**Source passage**
---------------

It’s official. CNC mills are sexy. Even decades-old bridgeport model ones that take giant floppies.

So a while back I was all like “I’mma mill me some nyancat for my 2.008 paperweight.” (http://www.orangenarwhals.com/?p=187)
Oh yea, my partner for this lab is the awesome Cappie Pomeroy. He did all the lathe work o.o so don’t ask me about that.
So I got around to milling it.
look, nyancat got fatter so that you can fit a 1/16” end mill between it’s crevices!

(The way I did it is I did a Tools>Sketch Tools>Sketch Picture, then resized that reference nyancat picture until it looked appropriate. I then put a Tools>Options>Grid>Major Grid 0.07 / minor grid off. System Snaps>check Grid. Also, make sure Units>IPS, InchPoundSomething. Then just trace it with lines).

However, my resizing and retracing ended up not mattering, since I decided to engrave it. This was because we had to make a 15 minute version, and no matter how I tweaked Mastercam (using 0.02” depth instead of 0.1”, using a wide endmill to clear it and then remachining with the 1/16”), there was no way the full 3D paperweight was milling out in 15 minutes.

Yea so there are really dumb ways to make a path in Mastercam. 
See the X’d out paths to the left — I was tracing all the paths by hand, essentially. Then Pat, the shop instructor, came by and showed me the magic of the the “polygon” tool which will automatically apply a function (in this case, engraving) to everything within that polgyon. It created some weird paths, like you get on a lasercutter which doesn’t recognize your vector as one shape but as individual lines*, but it gets the job done. In other words, he finished in 10 minutes what was taking me hours to do… hah.

---------------

**Data excerpt**
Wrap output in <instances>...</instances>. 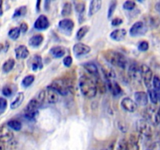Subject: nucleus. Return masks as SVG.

---------------

**Exercises to complete**
1) Find every menu path written with the ">" symbol in the post about milling nyancat on a CNC mill, and list them.
2) Reproduce word for word the stretch of the nyancat milling post from "So a while back" through "between it’s crevices!".
3) Write the next part of the post about milling nyancat, starting right after its last sentence.

**Task answers**
1)
- Tools>Sketch Tools>Sketch Picture
- Tools>Options>Grid>Major Grid 0.07
- System Snaps>check Grid
- Units>IPS

2)
So a while back I was all like “I’mma mill me some nyancat for my 2.008 paperweight.” (http://www.orangenarwhals.com/?p=187)
Oh yea, my partner for this lab is the awesome Cappie Pomeroy. He did all the lathe work o.o so don’t ask me about that.
So I got around to milling it.
look, nyancat got fatter so that you can fit a 1/16” end mill between it’s crevices!

3)
*aka it doesn’t trace them continuously but rather jumps back and forth between different lines in the drawing
See link below for g-code / mastercam / solidworks files.

The jig was made by the instructors for the class, along with the “offset” used in Mastercam to make sure the blank is positioned correctly.

gahhh technical difficulties. Yes, I used my phone to take a picture of picture on my camera.  You really don’t want to know.

Nyanweight documents:
https://docs.google.com/leaf?id=0B9r0HZeoMbmgZjgzMTkyOTEtOTU4OS00MDhjLWJlMmYtNTQzMjc2YmJlMzkx&hl=en_US
where “base/lab1” docs are for the CNC lathe and “engraving” docs are for the CNC mill.


Software used: solidworks (.sldprt, exported to .dwg), mastercam

Todo next: Mill out the actual thing.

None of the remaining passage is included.